Saturday, October 9, 2010

Menyegarkan (Nalar) Muhammadiyah

Surya, 8 Oktober 2010

Sufyanto
Kandidat Doktor Ilmu Sosial Universitas Airlangga Surabaya

Satu abad usia Muhammadiyah, Pengurus Wilayah Muhammadiyah (PWM) Jawa Timur memaknainya lewat Musyawarah Wilayah (Muswil) yang akan berlangsung pada 9 hingga 10 Oktober 2010 di Universitas Muhammadiyah Jember.

Muswil merupakan tonggak sejarah penting bagi Muhammadiyah Jawa Timur (Jatim) ke depan, yang diharapkan menjadi salah satu pilar strategis merumuskan pembebasan bangsa dari belenggu nalar kekerasan, kemiskinan, koruptif, dan kompleksitas perkara sosial yang menyebabkan ketidakpastian hidup. Karena itu, pilihan yang harus diwujudkan pada Muswil kali ini adalah menyegarkan kembali nalar Muhammadiyah.

Nalar Muhammadiyah ialah teologi al-Maa’uun yang berpihak pada anak yatim dan orang miskin. Seperti fakta sosial apa adanya, maupun realitas sosial menjadi yatim maupun miskin akibat beroperasinya penindasan kekuasaan. Niscaya konteks keberpihakan di era KH Ahmad Dahlan dengan era sekarang tentu berbeda. Maka, penulis menyebutnya sebagai penyegaran nalar pencerahan yang disandingkan dengan realitas sosial kekinian.

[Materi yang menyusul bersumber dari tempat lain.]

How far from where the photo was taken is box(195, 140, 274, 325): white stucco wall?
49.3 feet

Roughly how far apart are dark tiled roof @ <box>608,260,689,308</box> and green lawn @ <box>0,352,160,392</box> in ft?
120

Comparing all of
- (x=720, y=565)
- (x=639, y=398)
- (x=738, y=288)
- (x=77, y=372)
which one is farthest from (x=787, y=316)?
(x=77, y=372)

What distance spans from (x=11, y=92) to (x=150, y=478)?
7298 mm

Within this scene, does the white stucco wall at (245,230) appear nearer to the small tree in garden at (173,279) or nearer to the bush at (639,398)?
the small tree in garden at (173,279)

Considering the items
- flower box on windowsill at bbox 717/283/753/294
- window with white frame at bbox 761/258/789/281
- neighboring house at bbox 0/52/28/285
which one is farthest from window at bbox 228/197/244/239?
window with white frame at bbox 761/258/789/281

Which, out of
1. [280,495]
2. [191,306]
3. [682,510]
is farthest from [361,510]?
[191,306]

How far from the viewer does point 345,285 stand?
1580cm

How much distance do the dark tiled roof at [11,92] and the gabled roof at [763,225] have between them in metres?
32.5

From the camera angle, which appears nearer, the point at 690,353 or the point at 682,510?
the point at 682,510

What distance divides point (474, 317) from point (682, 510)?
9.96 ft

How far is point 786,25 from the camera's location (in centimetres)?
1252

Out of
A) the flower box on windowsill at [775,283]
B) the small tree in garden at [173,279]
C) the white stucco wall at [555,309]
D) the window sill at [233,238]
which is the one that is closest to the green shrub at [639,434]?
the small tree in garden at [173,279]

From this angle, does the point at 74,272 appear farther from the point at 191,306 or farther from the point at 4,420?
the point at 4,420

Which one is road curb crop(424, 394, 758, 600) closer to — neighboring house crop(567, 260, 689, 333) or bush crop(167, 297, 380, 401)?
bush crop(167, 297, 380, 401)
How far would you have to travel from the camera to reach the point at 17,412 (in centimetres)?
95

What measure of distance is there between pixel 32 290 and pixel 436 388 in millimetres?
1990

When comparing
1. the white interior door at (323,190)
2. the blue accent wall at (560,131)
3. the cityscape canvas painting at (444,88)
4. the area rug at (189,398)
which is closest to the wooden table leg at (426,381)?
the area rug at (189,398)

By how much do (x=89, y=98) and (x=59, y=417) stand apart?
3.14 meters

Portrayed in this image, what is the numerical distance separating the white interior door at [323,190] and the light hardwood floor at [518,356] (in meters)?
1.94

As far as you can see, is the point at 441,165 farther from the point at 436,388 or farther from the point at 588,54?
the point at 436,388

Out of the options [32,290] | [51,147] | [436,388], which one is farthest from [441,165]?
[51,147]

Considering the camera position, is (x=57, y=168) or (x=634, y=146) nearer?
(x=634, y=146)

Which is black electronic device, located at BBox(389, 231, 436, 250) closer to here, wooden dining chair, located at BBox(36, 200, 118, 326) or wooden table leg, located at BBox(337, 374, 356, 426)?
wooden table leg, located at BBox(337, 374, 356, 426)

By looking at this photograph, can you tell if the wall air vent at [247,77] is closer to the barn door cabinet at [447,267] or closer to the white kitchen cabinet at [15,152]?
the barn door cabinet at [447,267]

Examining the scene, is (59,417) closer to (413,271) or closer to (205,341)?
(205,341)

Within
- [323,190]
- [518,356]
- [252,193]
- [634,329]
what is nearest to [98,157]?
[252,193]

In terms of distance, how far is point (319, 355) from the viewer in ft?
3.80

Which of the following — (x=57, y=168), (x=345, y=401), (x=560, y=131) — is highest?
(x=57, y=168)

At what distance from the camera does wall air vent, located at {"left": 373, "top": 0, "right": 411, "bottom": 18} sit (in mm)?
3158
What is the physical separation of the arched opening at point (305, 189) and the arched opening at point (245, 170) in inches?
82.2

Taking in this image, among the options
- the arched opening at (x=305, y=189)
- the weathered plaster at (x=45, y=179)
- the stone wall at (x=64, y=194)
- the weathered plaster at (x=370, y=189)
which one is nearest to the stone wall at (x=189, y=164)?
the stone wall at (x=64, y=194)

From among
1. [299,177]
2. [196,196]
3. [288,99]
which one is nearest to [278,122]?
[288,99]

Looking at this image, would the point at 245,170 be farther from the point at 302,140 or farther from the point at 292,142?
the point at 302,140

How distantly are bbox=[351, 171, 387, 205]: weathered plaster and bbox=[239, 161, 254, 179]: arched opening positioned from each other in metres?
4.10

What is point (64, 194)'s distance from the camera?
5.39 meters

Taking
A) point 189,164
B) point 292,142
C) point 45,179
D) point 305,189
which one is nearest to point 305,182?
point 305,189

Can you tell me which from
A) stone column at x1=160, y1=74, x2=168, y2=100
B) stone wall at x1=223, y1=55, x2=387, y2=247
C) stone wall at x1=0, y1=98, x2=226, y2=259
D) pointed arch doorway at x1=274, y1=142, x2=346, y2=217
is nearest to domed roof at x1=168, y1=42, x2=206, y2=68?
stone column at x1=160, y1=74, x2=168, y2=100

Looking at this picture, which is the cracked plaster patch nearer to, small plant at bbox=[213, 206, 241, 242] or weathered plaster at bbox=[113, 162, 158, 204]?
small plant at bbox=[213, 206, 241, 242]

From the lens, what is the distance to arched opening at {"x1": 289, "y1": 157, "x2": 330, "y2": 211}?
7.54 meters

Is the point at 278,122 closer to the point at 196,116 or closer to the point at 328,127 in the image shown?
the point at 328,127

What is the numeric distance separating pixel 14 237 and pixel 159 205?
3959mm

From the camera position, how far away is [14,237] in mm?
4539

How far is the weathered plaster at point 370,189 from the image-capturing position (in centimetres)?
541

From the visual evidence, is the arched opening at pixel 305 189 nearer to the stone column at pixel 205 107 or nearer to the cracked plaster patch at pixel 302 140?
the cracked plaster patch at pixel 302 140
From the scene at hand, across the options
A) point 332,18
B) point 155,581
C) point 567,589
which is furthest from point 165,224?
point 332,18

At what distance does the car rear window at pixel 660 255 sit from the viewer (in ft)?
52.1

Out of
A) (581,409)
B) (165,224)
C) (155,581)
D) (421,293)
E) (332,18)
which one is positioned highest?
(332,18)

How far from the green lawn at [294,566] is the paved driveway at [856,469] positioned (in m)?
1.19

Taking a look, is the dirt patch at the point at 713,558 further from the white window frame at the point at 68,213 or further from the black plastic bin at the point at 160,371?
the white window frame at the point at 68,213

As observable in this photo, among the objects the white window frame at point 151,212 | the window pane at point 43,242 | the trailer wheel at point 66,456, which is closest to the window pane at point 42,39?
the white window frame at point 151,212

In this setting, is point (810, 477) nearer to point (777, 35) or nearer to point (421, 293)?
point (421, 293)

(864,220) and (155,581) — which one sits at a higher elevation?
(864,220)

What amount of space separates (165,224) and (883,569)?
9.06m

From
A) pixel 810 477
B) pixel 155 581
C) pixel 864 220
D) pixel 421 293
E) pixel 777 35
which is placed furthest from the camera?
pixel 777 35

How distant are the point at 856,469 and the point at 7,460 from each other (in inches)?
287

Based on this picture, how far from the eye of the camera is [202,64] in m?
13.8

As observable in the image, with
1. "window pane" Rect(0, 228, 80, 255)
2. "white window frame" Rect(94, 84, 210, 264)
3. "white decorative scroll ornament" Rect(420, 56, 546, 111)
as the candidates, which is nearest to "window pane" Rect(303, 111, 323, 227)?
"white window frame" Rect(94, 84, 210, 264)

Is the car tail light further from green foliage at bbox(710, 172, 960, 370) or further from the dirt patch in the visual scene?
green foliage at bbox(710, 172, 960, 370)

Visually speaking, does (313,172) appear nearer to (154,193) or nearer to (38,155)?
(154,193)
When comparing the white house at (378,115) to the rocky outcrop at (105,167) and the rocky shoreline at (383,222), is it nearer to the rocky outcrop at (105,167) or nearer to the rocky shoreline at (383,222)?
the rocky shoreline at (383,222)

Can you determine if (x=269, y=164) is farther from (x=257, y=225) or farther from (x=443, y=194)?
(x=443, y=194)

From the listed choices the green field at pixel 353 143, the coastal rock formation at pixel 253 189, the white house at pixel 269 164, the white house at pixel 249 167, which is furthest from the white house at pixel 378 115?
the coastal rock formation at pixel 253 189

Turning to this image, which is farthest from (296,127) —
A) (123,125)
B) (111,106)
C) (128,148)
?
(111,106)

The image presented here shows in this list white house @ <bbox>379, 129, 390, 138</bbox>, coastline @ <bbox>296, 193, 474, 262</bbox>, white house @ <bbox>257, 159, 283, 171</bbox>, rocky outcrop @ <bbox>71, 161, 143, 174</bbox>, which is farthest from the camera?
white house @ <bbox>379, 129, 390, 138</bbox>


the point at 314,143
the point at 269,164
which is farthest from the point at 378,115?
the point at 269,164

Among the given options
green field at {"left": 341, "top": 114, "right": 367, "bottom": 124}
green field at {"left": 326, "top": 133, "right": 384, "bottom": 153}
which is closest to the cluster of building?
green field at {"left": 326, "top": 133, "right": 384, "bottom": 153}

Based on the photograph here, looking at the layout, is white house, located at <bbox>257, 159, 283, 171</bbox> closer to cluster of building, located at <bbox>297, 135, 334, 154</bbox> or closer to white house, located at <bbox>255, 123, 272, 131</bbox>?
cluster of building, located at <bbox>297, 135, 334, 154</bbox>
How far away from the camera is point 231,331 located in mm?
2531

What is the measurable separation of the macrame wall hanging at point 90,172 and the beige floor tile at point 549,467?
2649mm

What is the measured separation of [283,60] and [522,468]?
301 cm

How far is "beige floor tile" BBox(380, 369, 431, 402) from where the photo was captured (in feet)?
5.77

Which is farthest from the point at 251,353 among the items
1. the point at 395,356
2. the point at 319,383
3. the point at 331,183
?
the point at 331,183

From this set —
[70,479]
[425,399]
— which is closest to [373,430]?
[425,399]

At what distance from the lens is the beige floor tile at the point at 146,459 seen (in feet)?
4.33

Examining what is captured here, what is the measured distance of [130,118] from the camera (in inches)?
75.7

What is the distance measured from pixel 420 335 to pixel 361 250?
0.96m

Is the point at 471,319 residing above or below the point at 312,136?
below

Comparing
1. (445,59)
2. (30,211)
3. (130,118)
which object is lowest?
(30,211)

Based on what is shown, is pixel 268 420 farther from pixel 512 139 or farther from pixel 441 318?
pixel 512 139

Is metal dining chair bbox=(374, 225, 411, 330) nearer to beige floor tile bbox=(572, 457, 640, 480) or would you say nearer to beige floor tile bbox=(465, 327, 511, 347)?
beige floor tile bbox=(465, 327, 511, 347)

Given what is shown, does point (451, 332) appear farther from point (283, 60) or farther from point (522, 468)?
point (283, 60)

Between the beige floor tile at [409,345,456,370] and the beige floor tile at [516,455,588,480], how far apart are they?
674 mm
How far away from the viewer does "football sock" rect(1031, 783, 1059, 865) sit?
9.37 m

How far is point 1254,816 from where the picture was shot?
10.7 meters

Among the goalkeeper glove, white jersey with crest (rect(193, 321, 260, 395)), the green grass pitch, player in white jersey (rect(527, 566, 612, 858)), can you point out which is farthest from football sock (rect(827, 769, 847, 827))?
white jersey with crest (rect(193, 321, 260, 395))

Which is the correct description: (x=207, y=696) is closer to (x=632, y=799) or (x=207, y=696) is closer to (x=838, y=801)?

Moeslim Abdurrahman (2003), menegaskan Muhammadiyah sebagai gerakan tajdid kalau ternyata menjadi jumud, karena Muhammadiyah tak lagi mampu menjadi kesadaran Islam yang lebih substansial dan terbuka untuk memaknai bahwa dakwah tak identik dengan propaganda iman. Dakwah sesungguhnya adalah setiap kerja religius untuk peradaban dan kemanusiaan. Oleh karena itu, Muhammadiyah sebagai gerakan dakwah harus mampu merumuskan jawaban-jawaban kontemporer terhadap masalah sosial dan kemanusiaan.

Mengingat Muhammadiyah sebagai gerakan dakwah yang memiliki ribuan amal usaha di Jatim, tentu bersinggungan langsung dengan konsep profesionalisme dan akumulasi kapital di arus pasar global. Kenyataan ini tak mungkin dihindari, sehingga mengantarkan lembaga pendidikan, rumah sakit dan amal usaha lain yang dimiliki Muhammadiyah menjadi tak terjangkau masyarakat.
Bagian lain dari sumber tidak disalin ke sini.